— Start Data shown —
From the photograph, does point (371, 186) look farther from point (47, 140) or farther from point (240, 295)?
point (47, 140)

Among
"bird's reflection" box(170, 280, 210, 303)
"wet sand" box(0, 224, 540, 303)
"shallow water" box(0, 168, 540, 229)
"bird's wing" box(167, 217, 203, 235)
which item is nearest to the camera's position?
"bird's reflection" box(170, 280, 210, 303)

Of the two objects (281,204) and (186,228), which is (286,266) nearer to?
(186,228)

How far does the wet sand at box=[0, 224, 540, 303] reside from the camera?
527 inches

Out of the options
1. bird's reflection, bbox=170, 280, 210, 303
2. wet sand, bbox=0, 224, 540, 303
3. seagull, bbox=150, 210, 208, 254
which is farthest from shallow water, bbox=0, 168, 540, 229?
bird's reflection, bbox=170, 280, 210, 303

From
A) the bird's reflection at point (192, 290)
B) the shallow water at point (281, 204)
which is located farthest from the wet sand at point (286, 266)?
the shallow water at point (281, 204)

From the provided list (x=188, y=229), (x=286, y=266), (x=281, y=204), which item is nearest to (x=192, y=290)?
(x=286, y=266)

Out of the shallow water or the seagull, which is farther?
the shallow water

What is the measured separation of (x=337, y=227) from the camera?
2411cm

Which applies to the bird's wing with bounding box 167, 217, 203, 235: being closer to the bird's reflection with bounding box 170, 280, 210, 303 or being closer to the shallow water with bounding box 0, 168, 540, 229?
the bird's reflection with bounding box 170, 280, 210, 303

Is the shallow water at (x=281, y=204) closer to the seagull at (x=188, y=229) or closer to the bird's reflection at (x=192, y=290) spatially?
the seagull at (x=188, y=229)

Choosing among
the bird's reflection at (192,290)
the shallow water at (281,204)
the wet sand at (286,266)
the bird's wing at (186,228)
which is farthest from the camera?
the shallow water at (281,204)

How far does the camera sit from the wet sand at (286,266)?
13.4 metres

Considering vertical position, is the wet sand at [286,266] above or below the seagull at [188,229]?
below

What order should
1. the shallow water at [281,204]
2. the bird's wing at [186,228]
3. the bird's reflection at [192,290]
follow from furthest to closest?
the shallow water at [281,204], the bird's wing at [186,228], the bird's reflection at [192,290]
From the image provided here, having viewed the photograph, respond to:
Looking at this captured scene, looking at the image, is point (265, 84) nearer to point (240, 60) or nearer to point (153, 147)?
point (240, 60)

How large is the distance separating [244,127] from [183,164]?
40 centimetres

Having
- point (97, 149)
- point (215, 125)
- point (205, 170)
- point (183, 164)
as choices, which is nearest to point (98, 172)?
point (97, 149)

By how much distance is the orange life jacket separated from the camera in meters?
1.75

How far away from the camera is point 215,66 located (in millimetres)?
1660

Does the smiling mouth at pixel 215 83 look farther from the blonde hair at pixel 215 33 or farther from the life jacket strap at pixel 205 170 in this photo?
— End Data shown —
■ Objective
Copy every entry above word for word, changing nothing.

■ Answer to the problem
From the photograph, does point (371, 186) look farther from point (47, 140) or farther from point (240, 295)?
point (47, 140)

Among
"bird's reflection" box(170, 280, 210, 303)
"wet sand" box(0, 224, 540, 303)
"shallow water" box(0, 168, 540, 229)
"bird's wing" box(167, 217, 203, 235)
which item is nearest to the camera's position?
"bird's reflection" box(170, 280, 210, 303)

Of the two objects (281,204) and (186,228), which is (286,266) nearer to?
(186,228)

How far does the wet sand at box=[0, 224, 540, 303] reside from the camera?
527 inches

Out of the options
1. bird's reflection, bbox=170, 280, 210, 303
2. wet sand, bbox=0, 224, 540, 303
3. seagull, bbox=150, 210, 208, 254
which is farthest from shallow water, bbox=0, 168, 540, 229?
bird's reflection, bbox=170, 280, 210, 303

From
A) the bird's reflection at point (192, 290)
B) the shallow water at point (281, 204)
which is located farthest from the wet sand at point (286, 266)?
the shallow water at point (281, 204)

From the provided list (x=188, y=229), (x=286, y=266), (x=281, y=204), which item is nearest to (x=192, y=290)?
(x=286, y=266)

Out of the shallow water or the seagull, which is farther?
the shallow water

What is the measured separation of (x=337, y=227) from the camera?
2411cm

Which applies to the bird's wing with bounding box 167, 217, 203, 235: being closer to the bird's reflection with bounding box 170, 280, 210, 303 or being closer to the shallow water with bounding box 0, 168, 540, 229?
the bird's reflection with bounding box 170, 280, 210, 303

Is the shallow water at (x=281, y=204) closer to the seagull at (x=188, y=229) or closer to the bird's reflection at (x=192, y=290) spatially?
the seagull at (x=188, y=229)

Choosing among
the bird's reflection at (192,290)
the shallow water at (281,204)
the wet sand at (286,266)
the bird's wing at (186,228)
which is farthest from the camera?
the shallow water at (281,204)

How far does the camera sit from the wet sand at (286,266)?
13.4 metres

Considering vertical position, is the wet sand at [286,266] above or below the seagull at [188,229]?
below

What order should
1. the shallow water at [281,204]
2. the bird's wing at [186,228]
3. the bird's reflection at [192,290]
follow from furthest to closest?
the shallow water at [281,204], the bird's wing at [186,228], the bird's reflection at [192,290]
From the image provided here, having viewed the photograph, respond to:
Looking at this captured scene, looking at the image, is point (265, 84) nearer to point (240, 60) or nearer to point (153, 147)?
point (240, 60)

How large is the distance separating [244,127] from [183,164]?
40 centimetres

Having
- point (97, 149)
- point (215, 125)
- point (205, 170)
- point (183, 164)
as choices, which is nearest to point (98, 172)?
point (97, 149)

By how much distance is the orange life jacket separated from the camera in meters?
1.75

How far away from the camera is point 215,66 located (in millimetres)?
1660

Does the smiling mouth at pixel 215 83 look farther from the blonde hair at pixel 215 33 or farther from the life jacket strap at pixel 205 170 in this photo?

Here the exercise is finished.